Personal details
- Born: 21 December 1961 (age 64) Tehran, Iran
- Party: Socialist Left Party
- Children: 4
- Alma mater: University of Tehran University of Oslo
- Profession: Lawyer

= Ahmad Ghanizadeh =

Ahmad Ghanizadeh (احمد غنی‌زاده; born 21 December 1961) is a Norwegian-Iranian politician for the Socialist Left Party. From 23 March 2012 to 16 October 2013, he served as State Secretary in the Ministry of Children and Equality.

==Early life and education==
Born in Tehran, Iran in 1961, he was first employed as a journalist and teacher while studying engineering and telecommunication at the University of Tehran. He first emigrated to Norway as at age 25, before completing his degree. After settling in Ringerike municipality, he studied and worked as an interpreter, before studying law at the University of Oslo, receiving his law degree in 1997.

== Career ==
After graduating from Law school in 1997, Ghanizadeh was employed as deputy director at the Ministry of Local Government and Regional Development, then under Ragnhild Queseth Haarstad. First as a consultant, and later as deputy director.
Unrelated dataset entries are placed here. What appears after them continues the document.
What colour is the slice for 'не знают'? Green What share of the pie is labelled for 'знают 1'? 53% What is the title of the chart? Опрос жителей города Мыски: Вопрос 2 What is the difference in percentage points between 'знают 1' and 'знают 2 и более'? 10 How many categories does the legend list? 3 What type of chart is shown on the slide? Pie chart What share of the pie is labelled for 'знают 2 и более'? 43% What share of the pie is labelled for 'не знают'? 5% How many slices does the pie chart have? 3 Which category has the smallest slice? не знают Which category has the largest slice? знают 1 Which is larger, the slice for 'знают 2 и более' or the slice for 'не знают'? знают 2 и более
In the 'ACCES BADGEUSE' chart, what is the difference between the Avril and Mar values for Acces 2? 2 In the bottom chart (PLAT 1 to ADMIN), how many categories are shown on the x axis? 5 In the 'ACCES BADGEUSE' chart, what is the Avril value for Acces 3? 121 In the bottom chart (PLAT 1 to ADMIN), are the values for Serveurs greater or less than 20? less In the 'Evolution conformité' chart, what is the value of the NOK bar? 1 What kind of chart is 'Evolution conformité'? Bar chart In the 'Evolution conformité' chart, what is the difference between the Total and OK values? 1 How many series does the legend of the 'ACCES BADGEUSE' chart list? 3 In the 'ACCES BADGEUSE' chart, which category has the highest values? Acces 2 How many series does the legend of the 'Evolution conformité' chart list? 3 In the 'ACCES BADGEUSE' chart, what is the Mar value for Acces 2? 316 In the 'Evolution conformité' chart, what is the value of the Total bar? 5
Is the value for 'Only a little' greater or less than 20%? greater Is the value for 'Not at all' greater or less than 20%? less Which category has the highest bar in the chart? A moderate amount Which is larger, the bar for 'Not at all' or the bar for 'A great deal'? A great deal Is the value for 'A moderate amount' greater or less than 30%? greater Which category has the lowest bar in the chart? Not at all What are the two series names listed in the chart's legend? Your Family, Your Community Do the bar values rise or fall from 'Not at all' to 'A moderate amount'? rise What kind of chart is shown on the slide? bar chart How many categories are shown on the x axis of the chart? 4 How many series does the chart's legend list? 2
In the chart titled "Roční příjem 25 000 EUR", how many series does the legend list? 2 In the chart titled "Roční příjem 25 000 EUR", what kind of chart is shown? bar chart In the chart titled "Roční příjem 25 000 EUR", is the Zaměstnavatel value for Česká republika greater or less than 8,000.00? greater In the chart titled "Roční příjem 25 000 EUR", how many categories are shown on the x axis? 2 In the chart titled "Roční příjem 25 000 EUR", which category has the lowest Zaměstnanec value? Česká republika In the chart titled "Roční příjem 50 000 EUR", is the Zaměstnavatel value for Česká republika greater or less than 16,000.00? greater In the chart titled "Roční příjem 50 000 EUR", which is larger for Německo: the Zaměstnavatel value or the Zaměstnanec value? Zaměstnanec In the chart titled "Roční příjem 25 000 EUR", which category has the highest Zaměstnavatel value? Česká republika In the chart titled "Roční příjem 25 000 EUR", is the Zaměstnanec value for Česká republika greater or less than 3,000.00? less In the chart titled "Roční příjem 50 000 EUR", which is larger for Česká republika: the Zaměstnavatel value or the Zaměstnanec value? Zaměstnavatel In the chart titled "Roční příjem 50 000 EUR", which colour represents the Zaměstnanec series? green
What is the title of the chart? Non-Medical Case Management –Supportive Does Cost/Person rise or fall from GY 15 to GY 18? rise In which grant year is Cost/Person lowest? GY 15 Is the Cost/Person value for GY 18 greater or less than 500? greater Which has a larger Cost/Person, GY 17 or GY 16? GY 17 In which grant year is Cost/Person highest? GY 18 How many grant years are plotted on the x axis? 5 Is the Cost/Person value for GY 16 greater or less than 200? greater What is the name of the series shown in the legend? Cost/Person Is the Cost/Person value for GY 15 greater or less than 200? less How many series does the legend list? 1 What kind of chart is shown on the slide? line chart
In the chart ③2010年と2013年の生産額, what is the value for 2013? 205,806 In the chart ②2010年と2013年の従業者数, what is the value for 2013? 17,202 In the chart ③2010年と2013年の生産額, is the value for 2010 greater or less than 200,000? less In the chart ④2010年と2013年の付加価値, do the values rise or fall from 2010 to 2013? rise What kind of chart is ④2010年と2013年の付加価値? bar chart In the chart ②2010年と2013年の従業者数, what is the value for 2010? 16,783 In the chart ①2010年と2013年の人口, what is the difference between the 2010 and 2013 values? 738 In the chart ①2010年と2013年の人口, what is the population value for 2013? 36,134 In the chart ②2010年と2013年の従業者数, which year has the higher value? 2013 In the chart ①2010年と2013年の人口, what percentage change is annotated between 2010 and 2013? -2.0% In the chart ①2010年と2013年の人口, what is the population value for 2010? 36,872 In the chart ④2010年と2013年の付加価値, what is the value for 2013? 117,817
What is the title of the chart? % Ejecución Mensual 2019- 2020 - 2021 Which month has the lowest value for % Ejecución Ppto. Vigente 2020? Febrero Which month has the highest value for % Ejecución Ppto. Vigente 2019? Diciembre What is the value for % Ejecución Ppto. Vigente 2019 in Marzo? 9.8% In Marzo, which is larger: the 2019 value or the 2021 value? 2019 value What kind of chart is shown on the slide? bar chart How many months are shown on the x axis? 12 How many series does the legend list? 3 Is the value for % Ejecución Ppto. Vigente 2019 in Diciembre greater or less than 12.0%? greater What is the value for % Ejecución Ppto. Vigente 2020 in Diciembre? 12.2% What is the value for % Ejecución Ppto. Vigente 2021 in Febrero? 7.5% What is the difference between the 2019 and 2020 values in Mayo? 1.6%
From 1 January 2005 he was appointed as head of the new Section for Integration and Diversity after his previous department was merged into the newly established Ministry of Labour, he was then put in charge of managing the Norwegian government's immigrant absorption policy. He subsequently switched to the Ministry of Children, Equality and Social Inclusion. On 23 March 2012 he was promoted to the position of State Secretary, which was second only to the minister Inga Marte Thorkildsen. He held this position until 16 October 2013.

== Personal life ==
After relocating to Norway, Ghanizadeh settled in Ringerike, and later to Sundvollen in Hole municipality, outside Oslo. He currently resides there, with his wife Grethe, and four children.